Yngve Bergheim was earlier this year awarded as the Barents Entrepreneur of the year, a prize handed over by IKEA-founder Ingvar Kamprad. For the readers of BarentsObserver, Yngve is the man running the company that developed the innovative design of BarentsObserver; Ramsalt Lab.

“”We are planning to connect IT-clusters in Sweden, Finland, Norway and Russia,” says Yngve Bergheim. He is currently participating at a team-building session in Kirkene together with some 100 other young entrepreneurs from all over the Barents Region. Next week, he travels to Moscow and Arkhangelsk in search for IT-creators. In Murmansk, Yngve already has potential partners. 

“”The IT sector is the business with best presumption for teaming up across the borders here in the high north of Norway and Russia,” says Yngve Bergheim, explaining that most of the work actually can be exchanged and developed via the net. 

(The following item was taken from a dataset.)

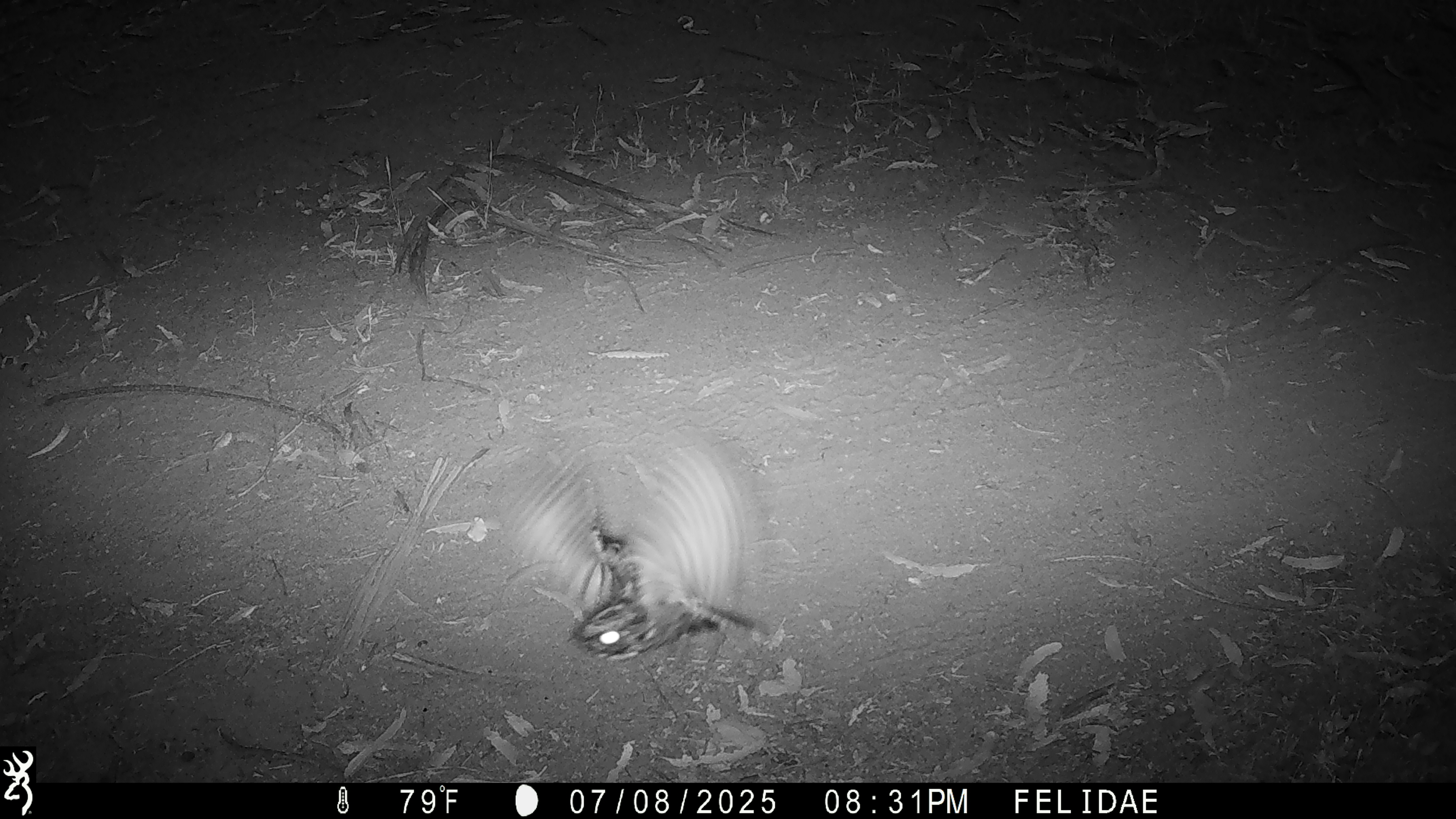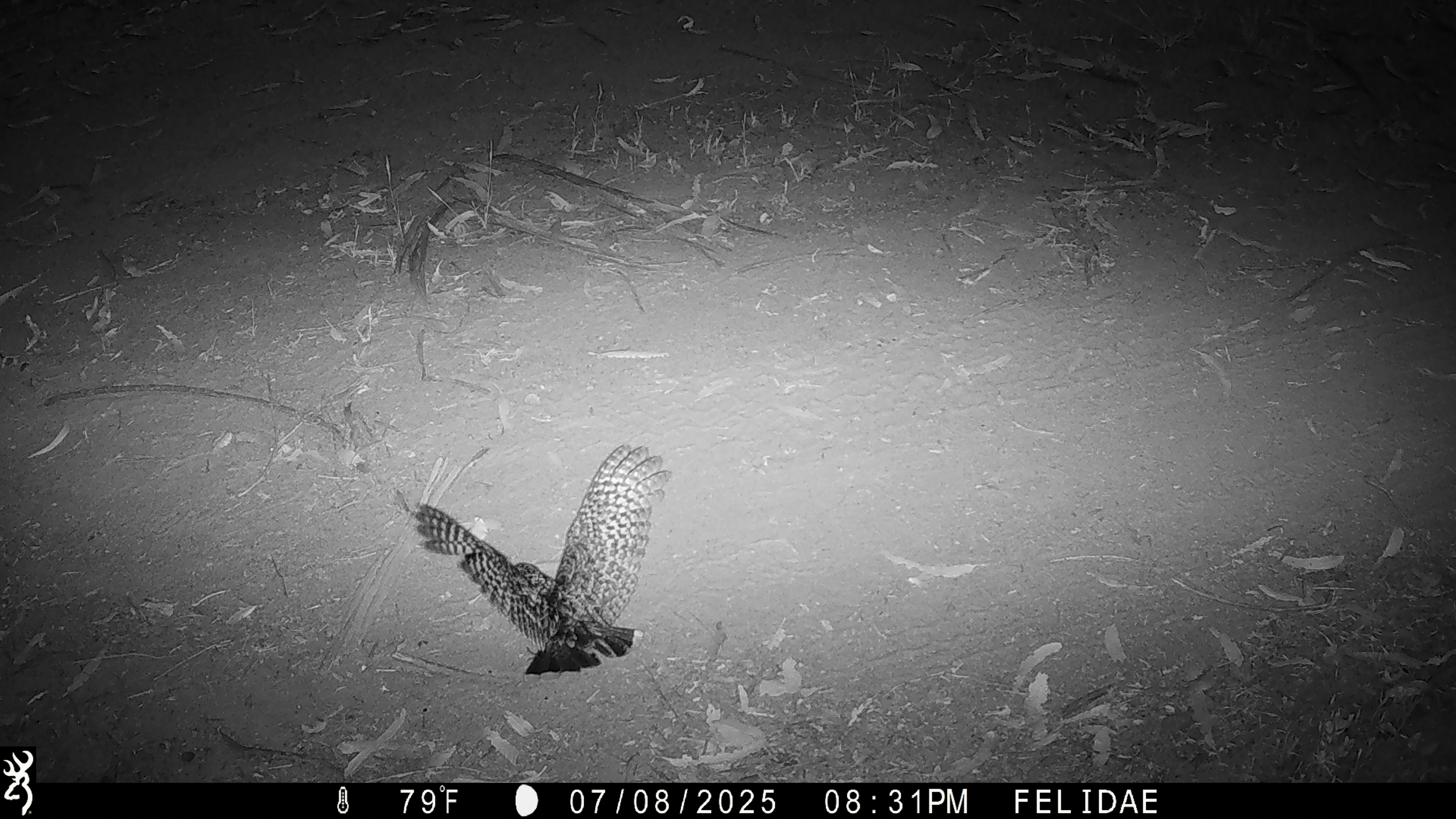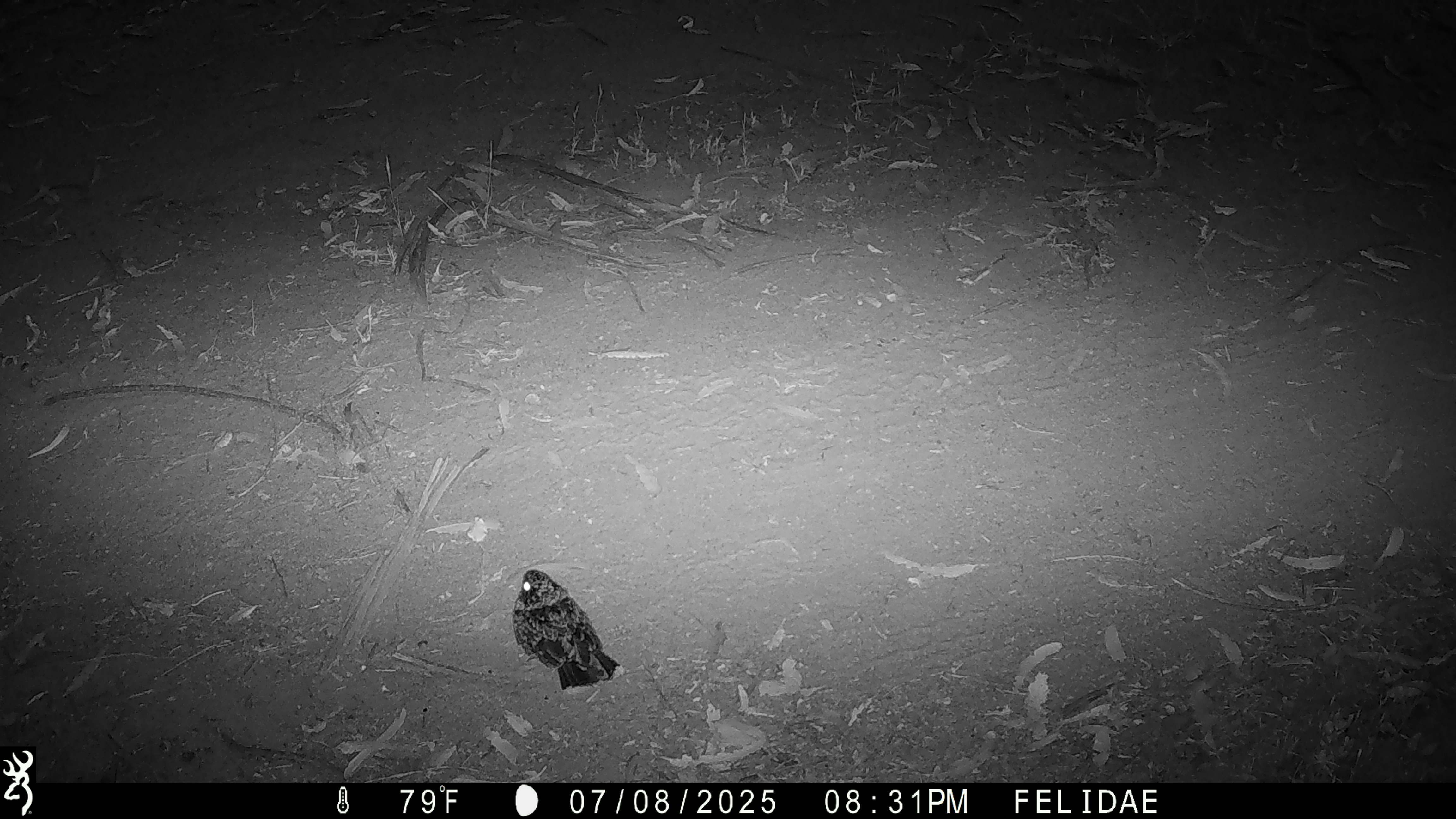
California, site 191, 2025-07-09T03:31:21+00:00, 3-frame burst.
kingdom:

“Murmansk is a spring of creative small IT-firms with ideas that are just waiting to be commercialized. We, in Tromsø, can help opening market doors, and they can help us with highly qualified not-to-expensive workforce,” says the Ramsalt Lab entrepreneur. He is convinced that young people would love to travel north to participate in creating a Barents Silicon Valley. “A key to success is to team up with the universities in the region; educating new smart brains for the IT-sector regionally. 

Morten Brugård with the Norwegian Barents Secretariat is heading the project Young Entrepreneurs in the Barents Region. He is now coordinating a start-up project with Yngve Bergheim named “Silicon Island” in cooperation with IT-forum North-Norway. Tromsø is on an island, and could be the new IT-centre in northern Norway.

“By strengthening the IT-sector, other businesses in the north will benefit; it will create more innovation. East-west thinking will replace the traditional north-south way of doing business,” says Morten Brugård.

“We have a two-step strategy; first establishing a network, then attract competent IT-personnel from outside to come to the Barents Region clusters,” says Morten Brugård.